“Eye-Watering” Home Ownership Costs In Canada Hit 30-Year High, RBC Says

Bank of Canada Gov. Stephen Poloz including “home prices” on his list of risk factors that “keep me up at night”, which he shared with an audience of economists at the prestigious Canadian Club earlier this year. But Poloz’s words of caution have not stopped housing costs for Canadians form climbing to precarious new highs. Signs of this stress are already apparent – for example, in Vancouver, where a chasm between bids and asks has caused the local housing market to grind to a halt.

The latest warning about an impending implosion in the Canadian housing bubble comes courtesy of a quarterly RBC report, which found that the aggregate costs of homeownership in Canada, a category that includes mortgage fees, interest, property taxes and utilities and other miscellaneous costs, have reached their highest levels since 1990.

The most alarming aspect of this trend, according to the bank, is that rising mortgage costs, not home prices, have been the biggest contributing factor over the past year, with mortgage rates rising in each of the last four quarters.

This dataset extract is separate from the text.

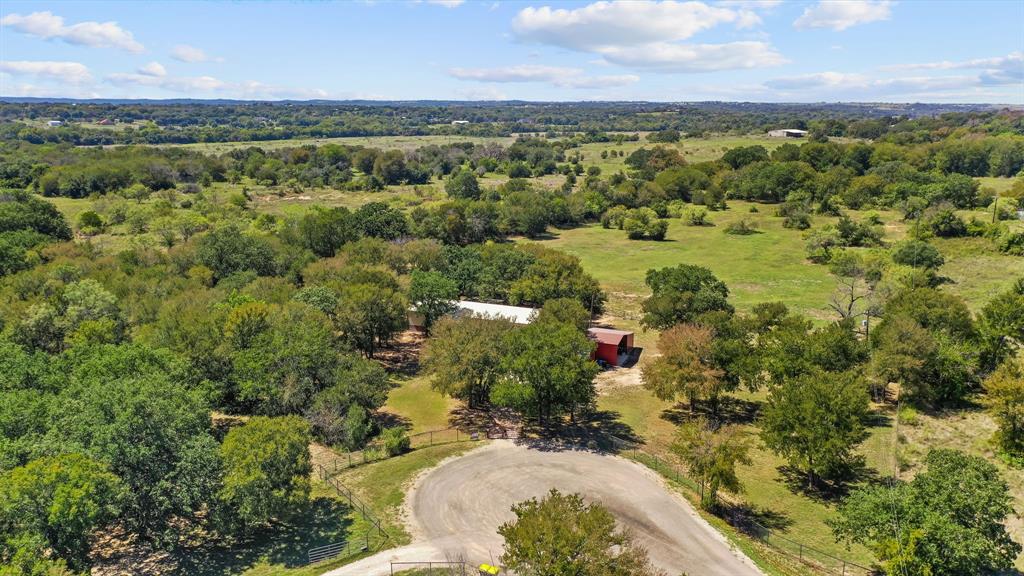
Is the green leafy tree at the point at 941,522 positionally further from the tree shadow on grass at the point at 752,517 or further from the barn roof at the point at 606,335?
the barn roof at the point at 606,335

Rising mortgage rates have, of course, been spurred by the BoC’s rate hikes. Today, the average Canadian would need to spent roughly 54% of their income to buy a home. That’s up sharply from 43.2% three years ago.


But in Canada’s most unaffordable housing markets, these figures are considerably higher.

“From overheating to correction to the onset of recovery, we’ve seen pretty much everything in the past three years in Canada’s housing market,” economists at the Toronto-based bank said in the report. “Yet an eye-watering loss of affordability has been a constant.”

In Vancouver, Toronto and even Victoria, RBC’s index of home prices relative to average income has reached 88%, 76% and 65%, respectively. The bank’s data includes costs for condos and detached single-family homes.

https://www.zerohedge.com/sites/default/files/inline-images/2018.09.30housepoor.jpg?itok=1iDuQRRuCourtesy of Bloomberg

And with the BoC widely expected to continue raising interest rates…

“We expect the Bank of Canada to proceed with further rate hikes that will raise its overnight rate from 1.50 percent currently to 2.25 percent in the first half of 2019,” the report said. “This will keep mortgage rates under upward pressure and boost ownership costs even more across Canada in the period ahead.”

…its analysts have warned that a momentous housing implosion looks increasingly likely. Adding a dash of irony to this scenario, the BoC has expressed caution about the housing bubble and cited raising interest rates as a necessary measure to combat it.